Please give the listing from the line with "What is the measured" through the end of the listing as a Markdown table with the columns Row and Line, numbering each line and leaving out blank lines.
◇ ◇ ◇ ◇ ◇ ◇ ◇
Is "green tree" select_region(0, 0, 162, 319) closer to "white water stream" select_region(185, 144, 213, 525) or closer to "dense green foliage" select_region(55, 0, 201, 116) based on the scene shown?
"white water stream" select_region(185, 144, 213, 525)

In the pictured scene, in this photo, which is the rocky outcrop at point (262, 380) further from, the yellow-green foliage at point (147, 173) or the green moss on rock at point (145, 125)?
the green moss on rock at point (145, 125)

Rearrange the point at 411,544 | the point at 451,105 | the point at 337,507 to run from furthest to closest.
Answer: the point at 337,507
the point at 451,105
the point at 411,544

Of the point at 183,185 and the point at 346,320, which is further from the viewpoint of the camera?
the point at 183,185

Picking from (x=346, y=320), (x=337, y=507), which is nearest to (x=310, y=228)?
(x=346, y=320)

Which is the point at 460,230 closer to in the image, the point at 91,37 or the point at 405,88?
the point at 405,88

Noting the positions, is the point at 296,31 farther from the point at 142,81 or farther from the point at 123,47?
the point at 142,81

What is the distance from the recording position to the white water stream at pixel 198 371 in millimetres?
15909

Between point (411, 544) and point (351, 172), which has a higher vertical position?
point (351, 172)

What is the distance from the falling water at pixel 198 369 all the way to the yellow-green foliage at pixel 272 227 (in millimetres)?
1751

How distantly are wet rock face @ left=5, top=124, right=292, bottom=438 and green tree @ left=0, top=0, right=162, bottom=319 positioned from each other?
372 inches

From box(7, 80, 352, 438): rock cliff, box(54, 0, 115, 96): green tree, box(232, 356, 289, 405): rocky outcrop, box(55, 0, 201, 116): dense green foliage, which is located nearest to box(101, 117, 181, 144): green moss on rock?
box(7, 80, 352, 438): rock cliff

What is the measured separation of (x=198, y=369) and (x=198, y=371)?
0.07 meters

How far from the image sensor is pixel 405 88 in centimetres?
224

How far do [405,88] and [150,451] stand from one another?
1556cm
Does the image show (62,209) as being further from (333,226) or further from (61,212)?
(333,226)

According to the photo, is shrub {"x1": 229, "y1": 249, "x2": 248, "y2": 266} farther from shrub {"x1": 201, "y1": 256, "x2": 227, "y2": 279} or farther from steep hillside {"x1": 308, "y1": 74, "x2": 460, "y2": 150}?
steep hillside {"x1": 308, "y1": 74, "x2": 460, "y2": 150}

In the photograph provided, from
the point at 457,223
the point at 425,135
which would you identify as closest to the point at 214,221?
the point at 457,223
◇ ◇ ◇ ◇ ◇ ◇ ◇
== PROBLEM SOLUTION ==
| Row | Line |
|---|---|
| 1 | What is the measured separation of (x=198, y=369) and (x=198, y=371)? |
| 2 | 0.07 meters |
| 3 | How far from the image sensor is pixel 405 88 in centimetres? |
| 4 | 224 |
| 5 | How far do [405,88] and [150,451] stand from one another? |
| 6 | 1556cm |
| 7 | Does the image show (62,209) as being further from (333,226) or further from (61,212)? |
| 8 | (333,226) |
| 9 | According to the photo, is shrub {"x1": 229, "y1": 249, "x2": 248, "y2": 266} farther from shrub {"x1": 201, "y1": 256, "x2": 227, "y2": 279} or farther from steep hillside {"x1": 308, "y1": 74, "x2": 460, "y2": 150}? |
| 10 | steep hillside {"x1": 308, "y1": 74, "x2": 460, "y2": 150} |
| 11 | In the photograph provided, from |
| 12 | the point at 457,223 |
| 13 | the point at 425,135 |
| 14 | which would you identify as closest to the point at 214,221? |
| 15 | the point at 457,223 |